The rates of these complications have generally declined for about 15 years, as hospitals have worked to reduce them and as best practices in their prevention have become more prevalent.
“These are preventable adverse events that everyone thinks should not happen in hospitals,” said Dr. David Blumenthal, the former president of the Commonwealth Fund, a nonprofit health care research group, reviewed the study.
Some private equity owners may be too eager to cut costs, leading to a decline in the quality of care, he said. “It’s about investment style,” he said. “It’s about being aggressive and looking for short-time-frame profits and return on investment.” In cases where they do not take this approach, private equity can be positive, added Dr. Blumenthal: “It brings capital. It makes a difference.”

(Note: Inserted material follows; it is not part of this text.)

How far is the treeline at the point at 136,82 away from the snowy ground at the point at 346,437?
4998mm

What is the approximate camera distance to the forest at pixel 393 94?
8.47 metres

The researchers said the most likely explanation for the increased errors is fewer hospital employees, an effect measured in other private equity studies. “Staffing reductions after the takeover could explain all of these findings,” said Dr. Song.
But this paper did not directly measure staffing levels at the hospitals it examined.
Dr. Song has advocated more government oversight of private equity firms in health care. But some scholars who have studied the companies said that while the new paper raises serious concerns, it still leaves some important questions unanswered for policymakers.
“It should make us lean forward and pay attention to what’s going on,” said Zack Cooper, a professor of economics at Yale, who has observed the industry. “This should not yet be a reason for us to introduce wholesale policies.”
Vivian Ho, a professor of economics at Rice, is a co-author on a paper that documented staff reductions after companies bought hospitals, including small reductions in nursing. Professor Ho noted that it was difficult to ascertain whether the cuts were the result of a change in leadership, or specifically ownership by a private equity firm, but said the results were alarming enough that he was eager to see more evidence.
“I’m willing to believe it’s because of staffing issues,” he said. “You just combine that with the anecdotal reports of what’s happening in some of these hospitals, and it’s a consistent story.”